# taz.de -- Vergabe der Spiele 2024: Nolympics in Boston
       
       > Boston zieht die Oympia-Bewerbung für 2024 zurück. Nun wünscht sich das
       > IOC einen anderen US-amerikanischen Bewerber.
       
 (IMG) Bild: Charles River, Boston: Hier hätten die Ruderwettbewerbe stattfinden können
       
       Boston/Colorado Spings dpa | Boston ist kein möglicher Kandidat mehr für
       die Ausrichtung der Olympischen Spiele und Paralympics 2024. Rund sieben
       Wochen vor der Frist für die Abgabe der Kandidatur beim Internationalen
       Olympischen Komitee gab das nationale Komitee der USA (USOC) die
       „einvernehmliche Entscheidung“ bekannt.
       
       „Boston 2024“ habe seine Zuversicht zum Ausdruck gebracht, mit mehr zeit
       auch die nötige öffentliche Unterstützung bekommen zu können, um die Spiele
       zu holen. „Sie haben aber auch erkannt, dass wir keine Zeit mehr haben,
       wenn das USOC die Kandidatur einer anderen Stadt in Betracht zieht“, hieß
       es in der ausführlichen Erklärung auf der USOC-Homepage.
       
       Bis zum 15. September müssen die Kandidaturen beim Internationalen
       Olympischen Komitee eingereicht werden.

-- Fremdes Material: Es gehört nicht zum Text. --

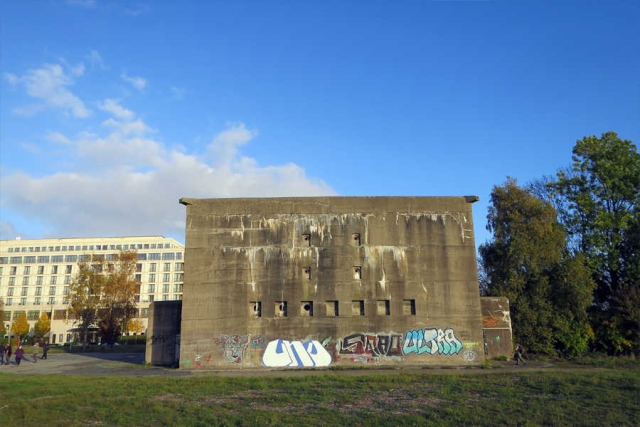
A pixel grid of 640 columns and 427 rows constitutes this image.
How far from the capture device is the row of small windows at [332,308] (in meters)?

Daher will sich das nationale
       Komitee nun umgehend nach einer Alternative umsehen. Als möglicher Kandidat
       gilt Los Angeles. Boston ist jedenfalls kein potenzieller Rivale mehr von
       Hamburg, sollte Deutschland vorbehaltlich der Zustimmung der Bevölkerung
       mit der Hansestadt ins Bewerbungsrennen gehen.
       
       Bostons Bürgermeister Marty Walsh hatte zuvor erneut betont, dass er die
       geplante Olympia-Bewerbung der US-Stadt nur unterstützen wollte, wenn sie
       komplett privat finanziert würde. Walsh sagte am Montag, er werde kein
       Dokument unterzeichnen, „das einen Dollar Steuergeld für einen Penny an
       Mehrkosten für Olympia aufs Spiel setzt“. Das Stadtoberhaupt spielte damit
       auf den entsprechenden Vertrag an, den die Gastgeberstadt von Olympischen
       Spielen abschließen muss.
       
       ## Wenig Rückhalt in der Bevölkerung
       
       Die unter schlechten Umfragewerten in der Bevölkerung leidenden Pläne seien
       aus seiner Sicht nicht tot, hatte Walsh auf einer Pressekonferenz noch
       betont. Doch wenn er am heutigen Tage Garantien unterschreiben müsste,
       würde dies bedeuten, dass Boston keine Kandidatur mehr für die Spiele 2024
       sowie die Paralympics verfolge.
       
       Während Deutschland vorbehaltlich der Zustimmung der Bevölkerung mit
       Hamburg ins Bewerbungsrennen gehen will, war die Lage in Boston weniger
       eindeutig. Das Nationale Olympische Komitee (USOC) wollte am Montag beim
       Gouverneur des US-Bundesstaates Massachusetts, Charlie Baker, eigentlich
       auf Unterstützung für Boston drängen. Baker kündigte zuletzt jedoch an,
       zunächst einen Prüfbericht abwarten zu wollen. Das USOC sah sich nun
       offenbar zum Handeln gezwungen, da die Zeit bis zur Abgabe der Kandidatur
       drängt.
       
       Das IOC hofft nach dem Verzicht von Boston auf einen anderen amerikanischen
       Bewerber für 2024. „Wir sind zuversichtlich, dass die USA die richtige Wahl
       treffen und bis zum 15. September einen starken Kandidaten vorstellen
       können“, hieß es am Dienstag in einer Stellungnahme des IOC, das von
       Donnerstag bis Montag seinen 128. Kongress in Kuala Lumpur veranstaltet.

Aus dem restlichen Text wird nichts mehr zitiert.